Ela estava debochando novamente.
— Chega, Luciana! Agora é tentar esquecer que logo as pessoas também irão.
— Como esqueceram o seu vídeo pornô?
Respiro fundo. Não. Eles não esqueceram! Ela estava debochando e eu tentando ter uma paciência surreal, mas ela não está cooperando.
— Estou falando sério. Para mim essa conversa acabou. Se me der licença, eu preciso que você saia agora mesmo do meu carro.
— Mancomunado com o inimigo, Soares. Quem diria!
— Tchau, Luciana — digo novamente, louco para ela sair e me deixar em paz.
Ela sai bufando de raiva.

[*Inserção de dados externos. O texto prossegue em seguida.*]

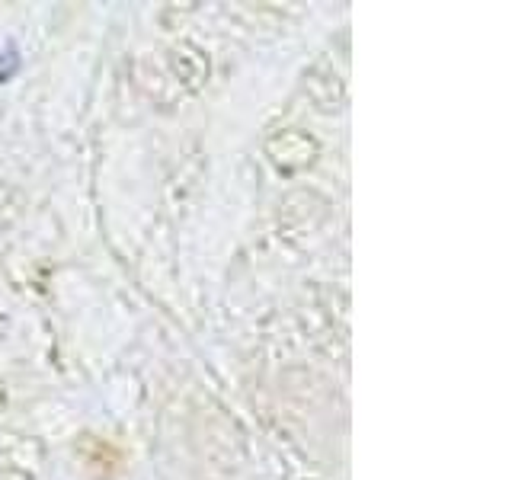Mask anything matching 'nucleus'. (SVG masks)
Returning a JSON list of instances; mask_svg holds the SVG:
<instances>
[{"label": "nucleus", "mask_w": 512, "mask_h": 480, "mask_svg": "<svg viewBox=\"0 0 512 480\" xmlns=\"http://www.w3.org/2000/svg\"><path fill=\"white\" fill-rule=\"evenodd\" d=\"M20 71V52H16V45L7 42V48L0 52V84H7L13 80V74Z\"/></svg>", "instance_id": "nucleus-1"}]
</instances>
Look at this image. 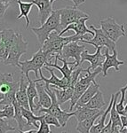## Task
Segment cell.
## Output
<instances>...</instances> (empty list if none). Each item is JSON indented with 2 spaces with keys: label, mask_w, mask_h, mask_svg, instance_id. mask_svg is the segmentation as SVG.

Antes de partir para o seu carro, ela para rente ao vidro do carona e me olha.
— Estou vendo que você não vai delatar seu amiguinho jornalista e eu daria qualquer coisa para descobrir o motivo desse mistério.
— Luciana... eu...
— Ou talvez seja uma jornalista. É claro, não é, Henrique? Tinha que ter uma chave de boceta para você ficar quietinho desse jeito. Agora te digo uma coisa, sua conquista barata está fodida na minha mão.